● **ACTIVITY**: Each entry below is to be returned exactly, with any pictures left out.

[INFORMATION — start]

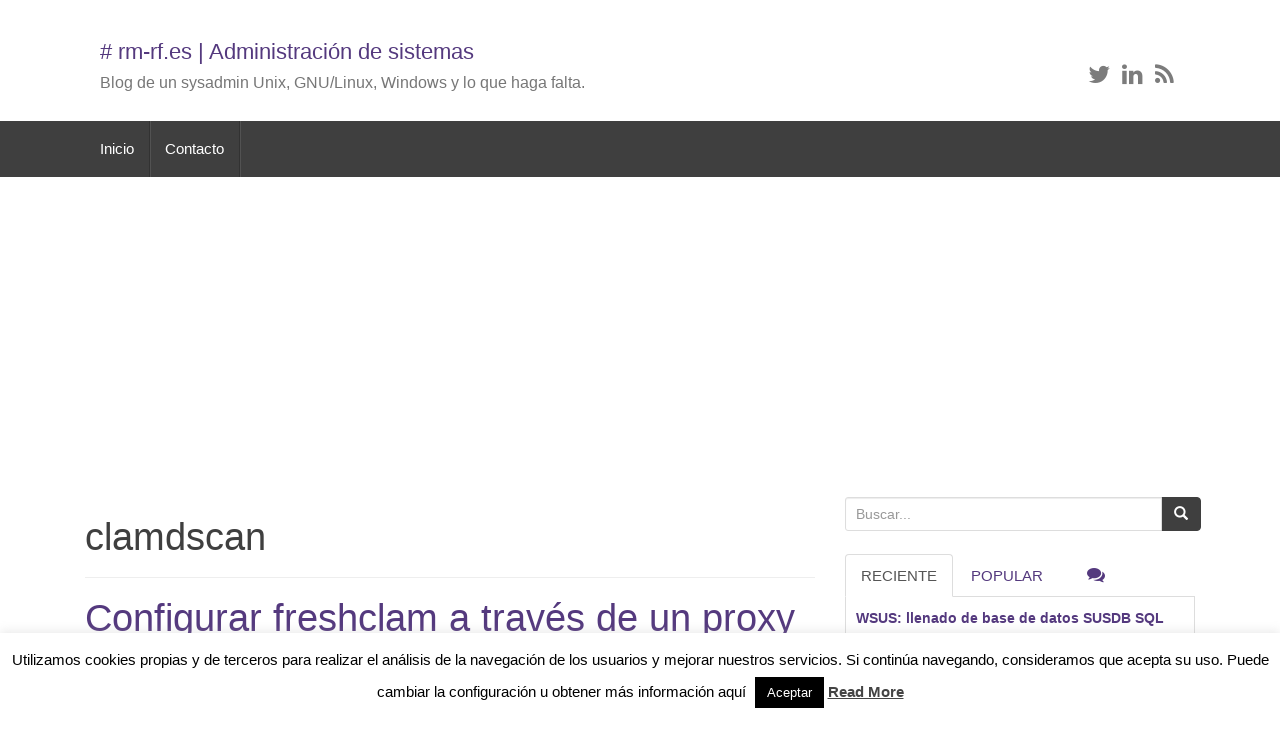

--- FILE ---
content_type: text/html; charset=utf-8
request_url: https://www.google.com/recaptcha/api2/aframe
body_size: 268
content:
<!DOCTYPE HTML><html><head><meta http-equiv="content-type" content="text/html; charset=UTF-8"></head><body><script nonce="K9xRstNydjLZW3KoVjlqyg">/** Anti-fraud and anti-abuse applications only. See google.com/recaptcha */ try{var clients={'sodar':'https://pagead2.googlesyndication.com/pagead/sodar?'};window.addEventListener("message",function(a){try{if(a.source===window.parent){var b=JSON.parse(a.data);var c=clients[b['id']];if(c){var d=document.createElement('img');d.src=c+b['params']+'&rc='+(localStorage.getItem("rc::a")?sessionStorage.getItem("rc::b"):"");window.document.body.appendChild(d);sessionStorage.setItem("rc::e",parseInt(sessionStorage.getItem("rc::e")||0)+1);localStorage.setItem("rc::h",'1768907430382');}}}catch(b){}});window.parent.postMessage("_grecaptcha_ready", "*");}catch(b){}</script></body></html>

[INFORMATION — finish]

● **ANSWER SPACE**:
--- FILE ---
content_type: text/html; charset=utf-8
request_url: https://www.google.com/recaptcha/api2/aframe
body_size: 268
content:
<!DOCTYPE HTML><html><head><meta http-equiv="content-type" content="text/html; charset=UTF-8"></head><body><script nonce="K9xRstNydjLZW3KoVjlqyg">/** Anti-fraud and anti-abuse applications only. See google.com/recaptcha */ try{var clients={'sodar':'https://pagead2.googlesyndication.com/pagead/sodar?'};window.addEventListener("message",function(a){try{if(a.source===window.parent){var b=JSON.parse(a.data);var c=clients[b['id']];if(c){var d=document.createElement('img');d.src=c+b['params']+'&rc='+(localStorage.getItem("rc::a")?sessionStorage.getItem("rc::b"):"");window.document.body.appendChild(d);sessionStorage.setItem("rc::e",parseInt(sessionStorage.getItem("rc::e")||0)+1);localStorage.setItem("rc::h",'1768907430382');}}}catch(b){}});window.parent.postMessage("_grecaptcha_ready", "*");}catch(b){}</script></body></html>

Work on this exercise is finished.